▶ _EXERCISE INPUTS_
◆ ◆ ◆
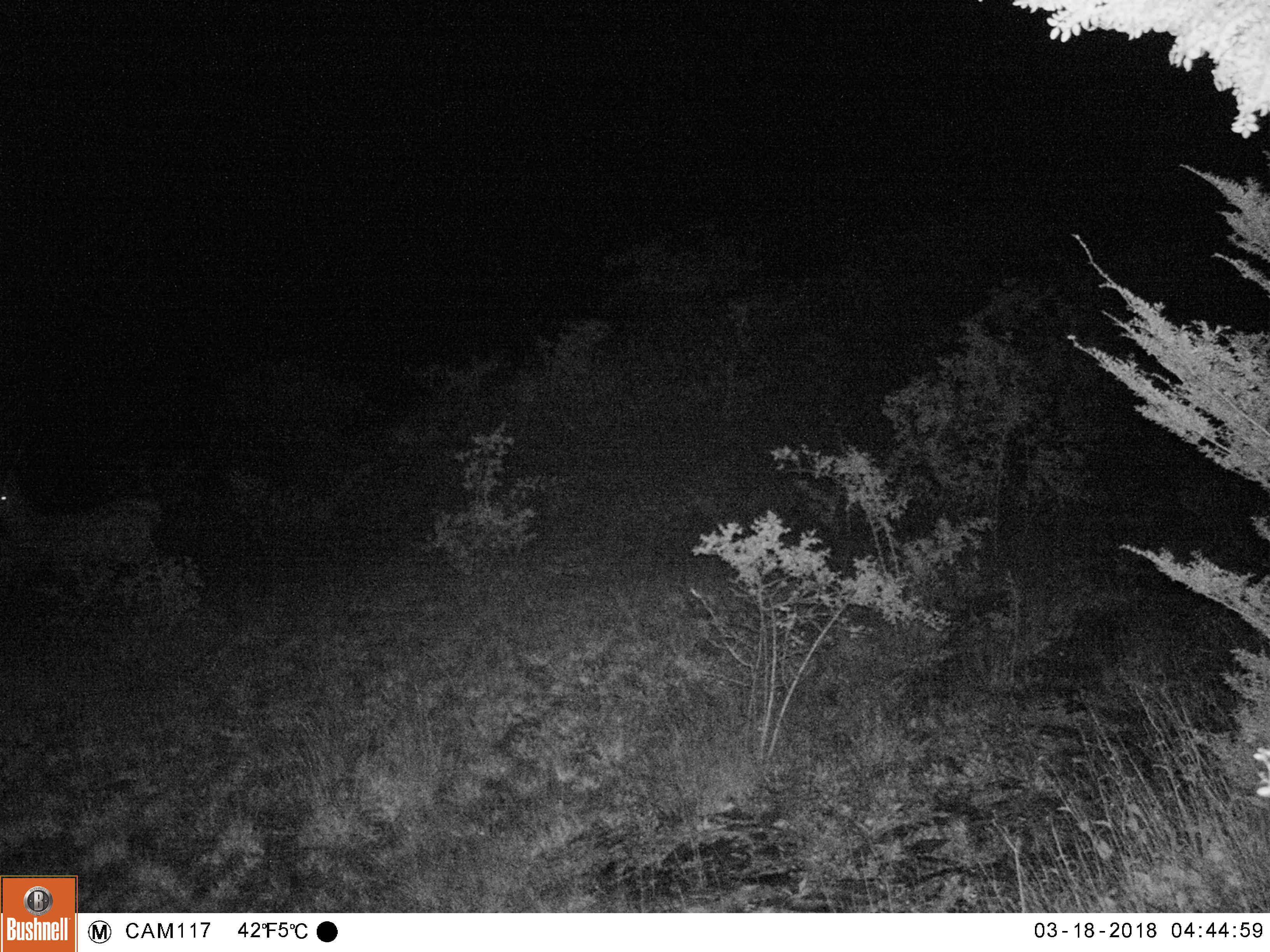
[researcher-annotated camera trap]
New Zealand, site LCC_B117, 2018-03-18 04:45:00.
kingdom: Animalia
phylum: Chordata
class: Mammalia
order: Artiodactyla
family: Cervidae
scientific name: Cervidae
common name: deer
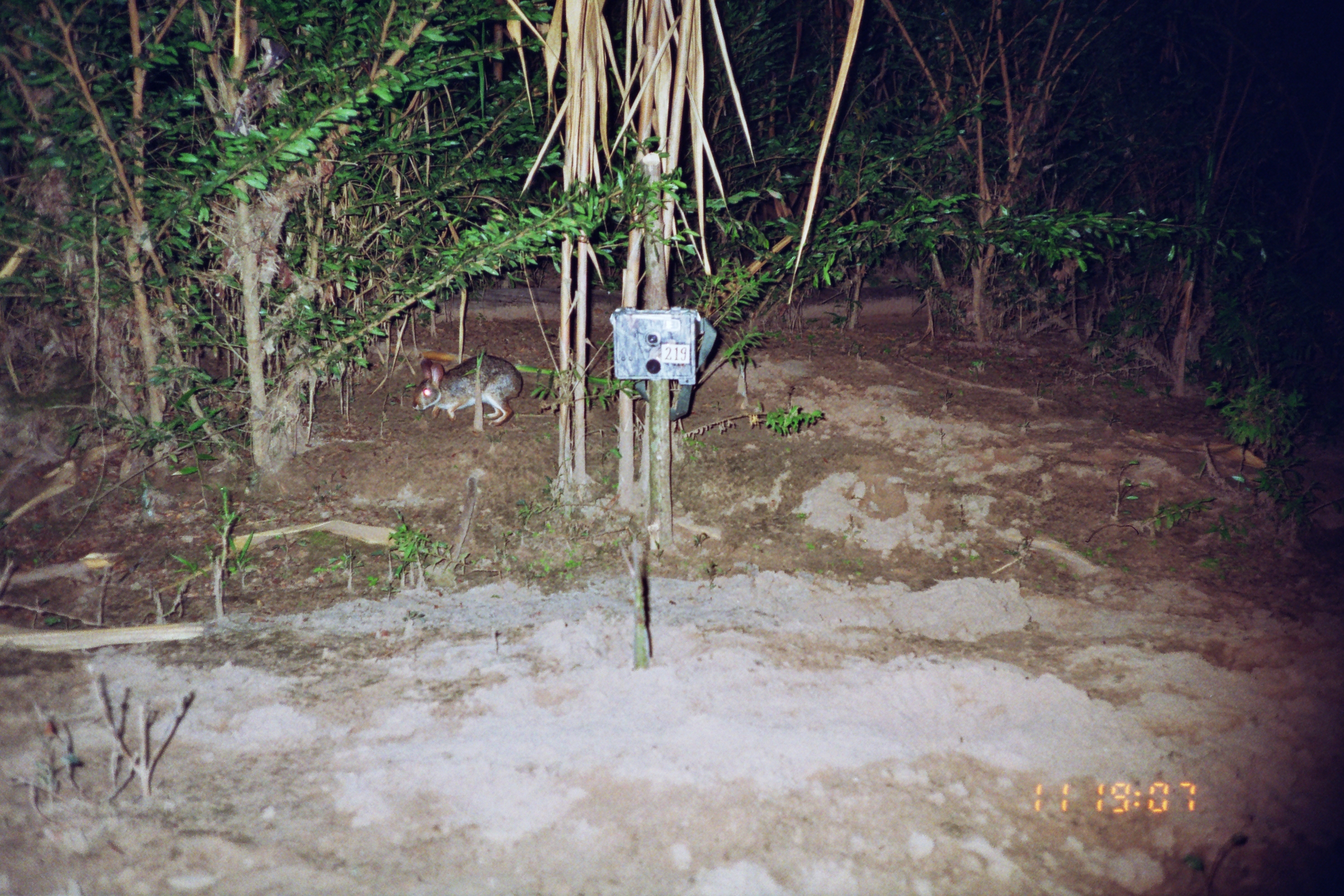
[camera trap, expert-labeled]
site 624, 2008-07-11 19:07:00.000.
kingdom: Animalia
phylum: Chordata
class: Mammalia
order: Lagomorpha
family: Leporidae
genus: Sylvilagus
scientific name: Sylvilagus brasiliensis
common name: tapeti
◆ ◆ ◆
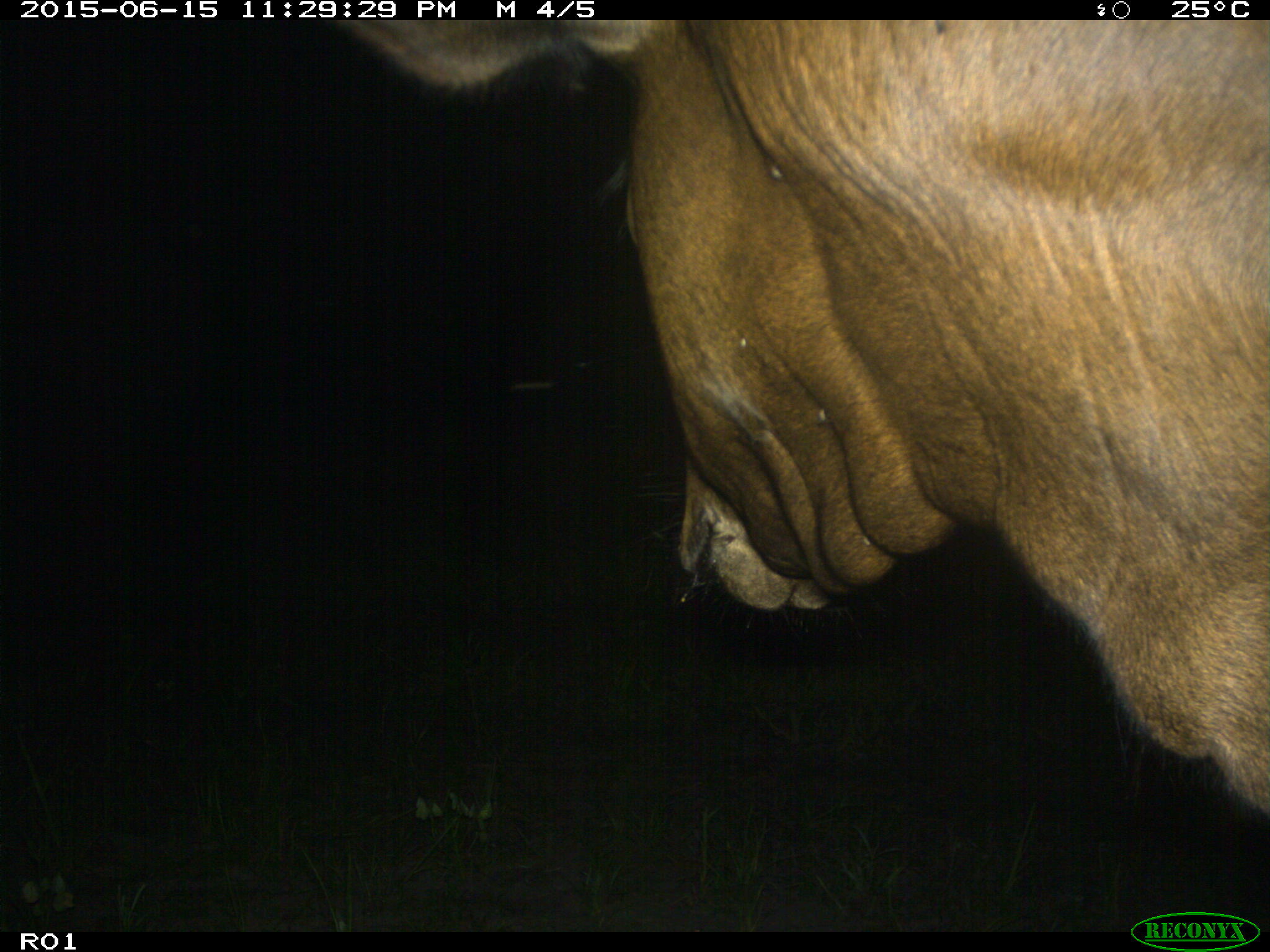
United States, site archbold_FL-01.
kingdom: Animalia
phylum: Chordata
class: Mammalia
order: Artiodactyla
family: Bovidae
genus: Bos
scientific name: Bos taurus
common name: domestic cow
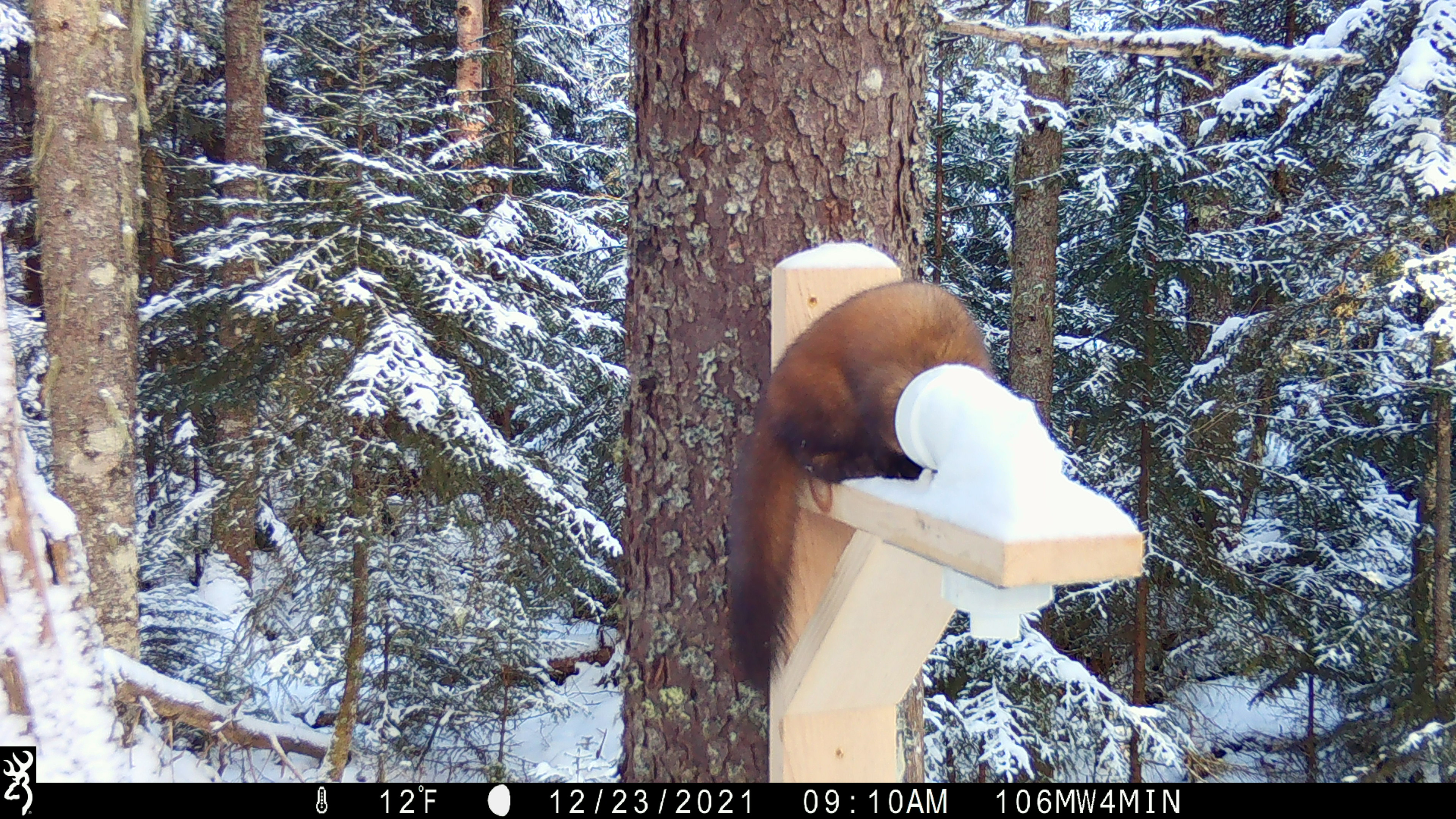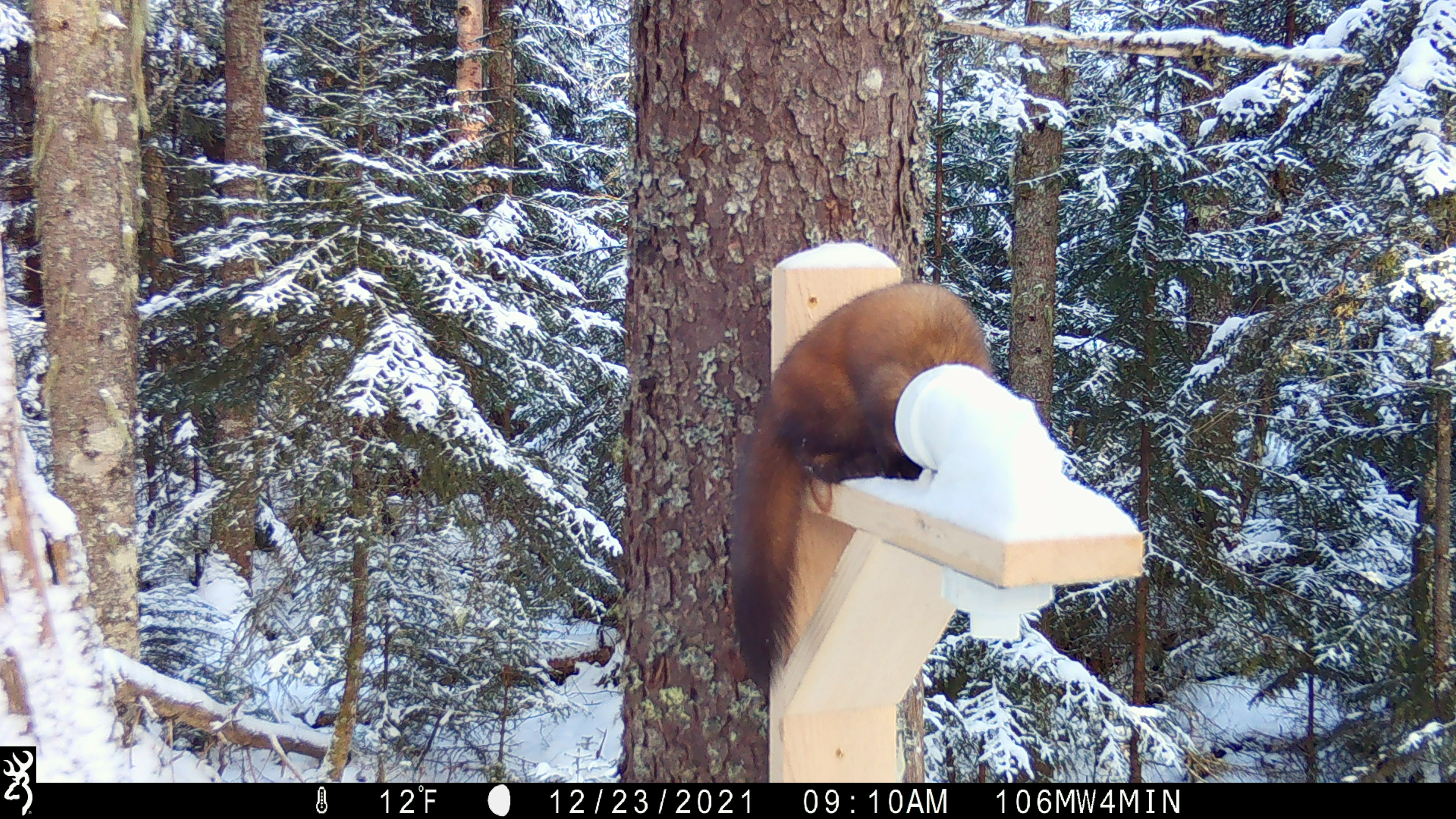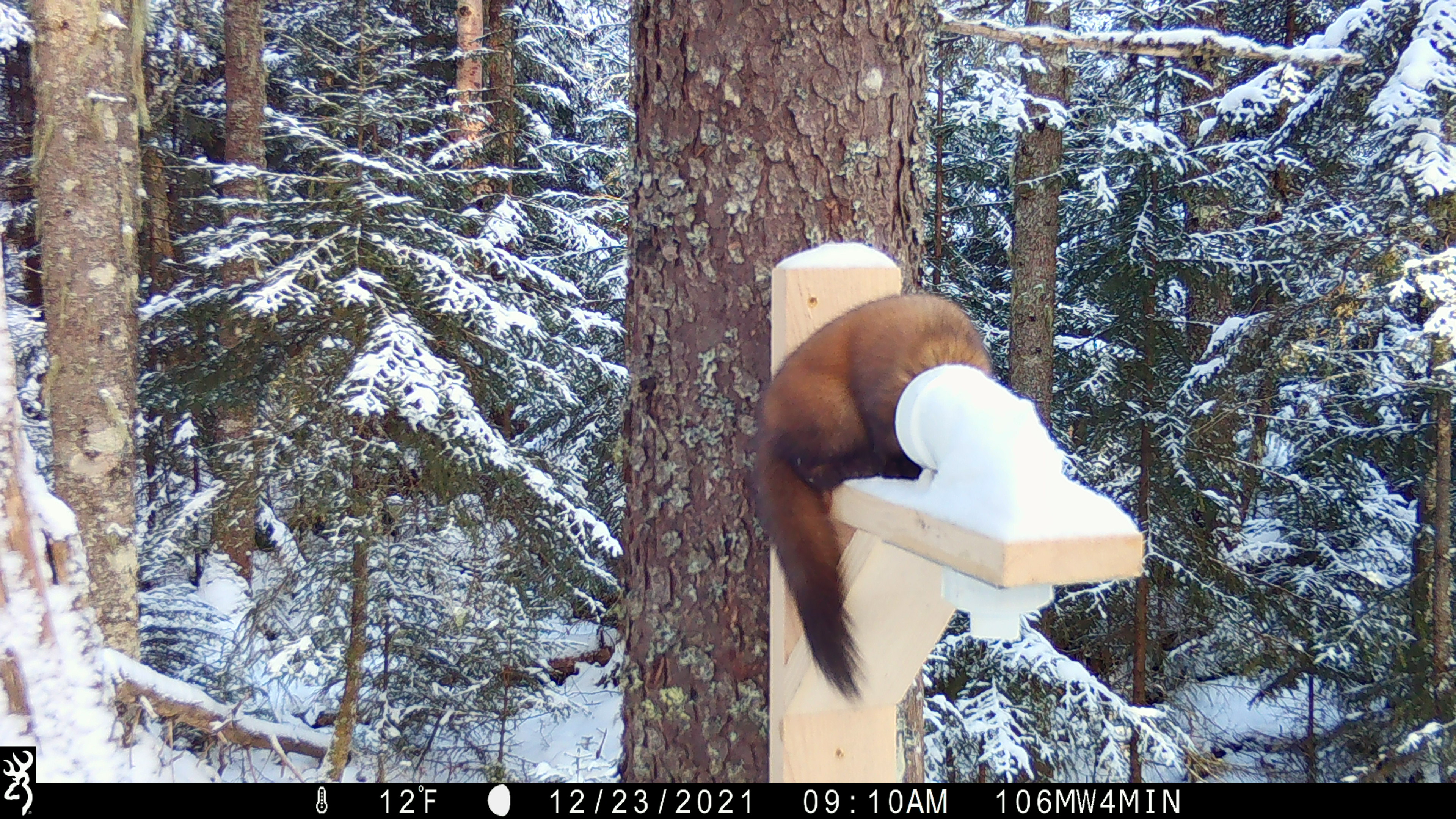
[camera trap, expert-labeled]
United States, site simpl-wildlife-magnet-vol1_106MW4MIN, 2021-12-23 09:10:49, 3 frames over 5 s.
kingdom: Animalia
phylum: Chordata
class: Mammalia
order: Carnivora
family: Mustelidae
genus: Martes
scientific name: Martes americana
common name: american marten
◆ ◆ ◆
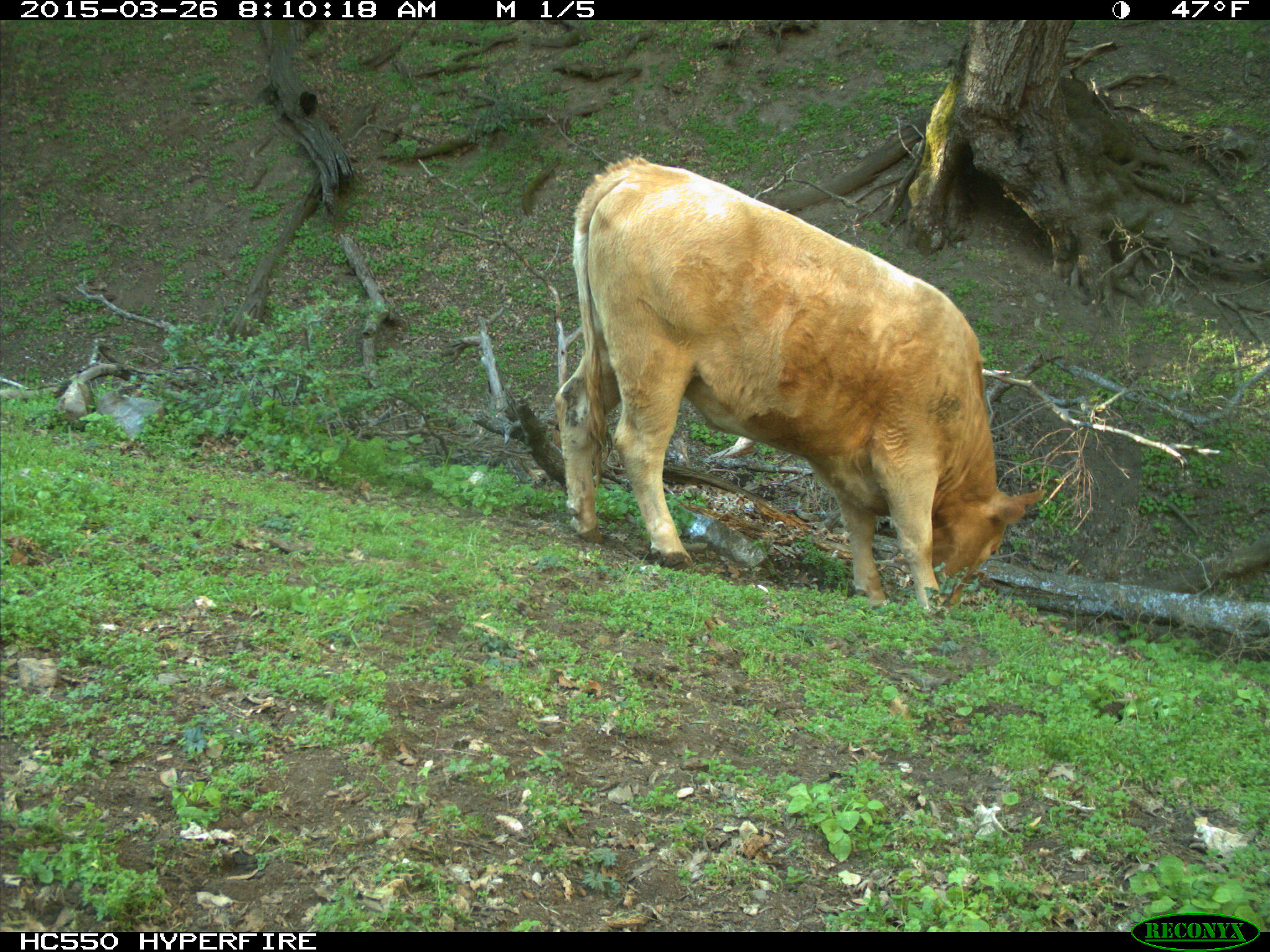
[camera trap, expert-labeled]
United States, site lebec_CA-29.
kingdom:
◆ ◆ ◆
▶ _WHAT IS NEEDED_
With the pictures left out, write out exactly the lines above from the one containing "family: Bovidae" through the one containing "common name: american marten".

▶ _WRITTEN REPLY_
family: Bovidae
genus: Bos
scientific name: Bos taurus
common name: domestic cow
[camera trap, expert-labeled]
United States, site simpl-wildlife-magnet-vol1_106MW4MIN, 2021-12-23 09:10:49, 3 frames over 5 s.
kingdom: Animalia
phylum: Chordata
class: Mammalia
order: Carnivora
family: Mustelidae
genus: Martes
scientific name: Martes americana
common name: american marten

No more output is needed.